Recorded data
# # # # #
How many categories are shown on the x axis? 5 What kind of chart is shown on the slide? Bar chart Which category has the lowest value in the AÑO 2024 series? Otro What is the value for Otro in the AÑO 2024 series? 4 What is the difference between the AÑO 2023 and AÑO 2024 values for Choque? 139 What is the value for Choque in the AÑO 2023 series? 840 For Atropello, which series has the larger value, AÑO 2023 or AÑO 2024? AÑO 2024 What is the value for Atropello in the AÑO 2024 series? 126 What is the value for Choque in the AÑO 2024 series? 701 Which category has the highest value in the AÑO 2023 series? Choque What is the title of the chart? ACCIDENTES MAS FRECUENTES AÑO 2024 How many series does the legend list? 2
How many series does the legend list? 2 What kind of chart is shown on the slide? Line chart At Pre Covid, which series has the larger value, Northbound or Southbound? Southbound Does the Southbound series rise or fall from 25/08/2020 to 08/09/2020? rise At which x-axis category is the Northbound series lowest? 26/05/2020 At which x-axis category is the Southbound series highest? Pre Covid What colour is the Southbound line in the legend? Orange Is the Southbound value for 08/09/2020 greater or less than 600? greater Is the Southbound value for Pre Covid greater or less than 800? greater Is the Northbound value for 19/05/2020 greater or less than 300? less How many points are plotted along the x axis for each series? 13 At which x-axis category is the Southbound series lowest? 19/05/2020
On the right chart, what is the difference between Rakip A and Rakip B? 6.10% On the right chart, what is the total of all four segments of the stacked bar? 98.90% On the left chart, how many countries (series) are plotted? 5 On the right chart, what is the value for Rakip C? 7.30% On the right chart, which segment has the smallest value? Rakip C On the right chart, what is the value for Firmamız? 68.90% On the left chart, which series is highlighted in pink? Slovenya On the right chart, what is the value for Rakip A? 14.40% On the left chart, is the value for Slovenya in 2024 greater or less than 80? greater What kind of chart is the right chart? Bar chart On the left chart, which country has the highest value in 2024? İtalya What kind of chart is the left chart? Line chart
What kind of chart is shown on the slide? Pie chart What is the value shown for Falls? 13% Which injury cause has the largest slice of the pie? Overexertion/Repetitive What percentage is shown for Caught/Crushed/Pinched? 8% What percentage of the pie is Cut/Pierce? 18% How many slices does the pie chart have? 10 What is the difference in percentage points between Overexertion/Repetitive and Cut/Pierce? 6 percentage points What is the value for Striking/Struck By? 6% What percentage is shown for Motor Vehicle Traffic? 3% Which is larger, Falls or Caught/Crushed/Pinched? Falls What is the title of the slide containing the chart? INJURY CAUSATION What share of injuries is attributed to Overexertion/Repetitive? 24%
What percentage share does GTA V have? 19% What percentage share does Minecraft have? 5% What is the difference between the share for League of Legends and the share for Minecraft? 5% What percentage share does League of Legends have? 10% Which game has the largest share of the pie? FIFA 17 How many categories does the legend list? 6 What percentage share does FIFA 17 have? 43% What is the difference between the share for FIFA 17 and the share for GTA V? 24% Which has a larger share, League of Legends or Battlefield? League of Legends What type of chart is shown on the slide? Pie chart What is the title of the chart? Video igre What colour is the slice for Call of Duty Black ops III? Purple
# # # # #
== EXERCISE PROMPT ==
Write out all of the rows again, substituting "page" for "slide" everywhere it occurs and leaving everything else unchanged.

== EXPECTED ANSWER ==
How many categories are shown on the x axis? 5 What kind of chart is shown on the page? Bar chart Which category has the lowest value in the AÑO 2024 series? Otro What is the value for Otro in the AÑO 2024 series? 4 What is the difference between the AÑO 2023 and AÑO 2024 values for Choque? 139 What is the value for Choque in the AÑO 2023 series? 840 For Atropello, which series has the larger value, AÑO 2023 or AÑO 2024? AÑO 2024 What is the value for Atropello in the AÑO 2024 series? 126 What is the value for Choque in the AÑO 2024 series? 701 Which category has the highest value in the AÑO 2023 series? Choque What is the title of the chart? ACCIDENTES MAS FRECUENTES AÑO 2024 How many series does the legend list? 2
How many series does the legend list? 2 What kind of chart is shown on the page? Line chart At Pre Covid, which series has the larger value, Northbound or Southbound? Southbound Does the Southbound series rise or fall from 25/08/2020 to 08/09/2020? rise At which x-axis category is the Northbound series lowest? 26/05/2020 At which x-axis category is the Southbound series highest? Pre Covid What colour is the Southbound line in the legend? Orange Is the Southbound value for 08/09/2020 greater or less than 600? greater Is the Southbound value for Pre Covid greater or less than 800? greater Is the Northbound value for 19/05/2020 greater or less than 300? less How many points are plotted along the x axis for each series? 13 At which x-axis category is the Southbound series lowest? 19/05/2020
On the right chart, what is the difference between Rakip A and Rakip B? 6.10% On the right chart, what is the total of all four segments of the stacked bar? 98.90% On the left chart, how many countries (series) are plotted? 5 On the right chart, what is the value for Rakip C? 7.30% On the right chart, which segment has the smallest value? Rakip C On the right chart, what is the value for Firmamız? 68.90% On the left chart, which series is highlighted in pink? Slovenya On the right chart, what is the value for Rakip A? 14.40% On the left chart, is the value for Slovenya in 2024 greater or less than 80? greater What kind of chart is the right chart? Bar chart On the left chart, which country has the highest value in 2024? İtalya What kind of chart is the left chart? Line chart
What kind of chart is shown on the page? Pie chart What is the value shown for Falls? 13% Which injury cause has the largest slice of the pie? Overexertion/Repetitive What percentage is shown for Caught/Crushed/Pinched? 8% What percentage of the pie is Cut/Pierce? 18% How many slices does the pie chart have? 10 What is the difference in percentage points between Overexertion/Repetitive and Cut/Pierce? 6 percentage points What is the value for Striking/Struck By? 6% What percentage is shown for Motor Vehicle Traffic? 3% Which is larger, Falls or Caught/Crushed/Pinched? Falls What is the title of the page containing the chart? INJURY CAUSATION What share of injuries is attributed to Overexertion/Repetitive? 24%
What percentage share does GTA V have? 19% What percentage share does Minecraft have? 5% What is the difference between the share for League of Legends and the share for Minecraft? 5% What percentage share does League of Legends have? 10% Which game has the largest share of the pie? FIFA 17 How many categories does the legend list? 6 What percentage share does FIFA 17 have? 43% What is the difference between the share for FIFA 17 and the share for GTA V? 24% Which has a larger share, League of Legends or Battlefield? League of Legends What type of chart is shown on the page? Pie chart What is the title of the chart? Video igre What colour is the slice for Call of Duty Black ops III? Purple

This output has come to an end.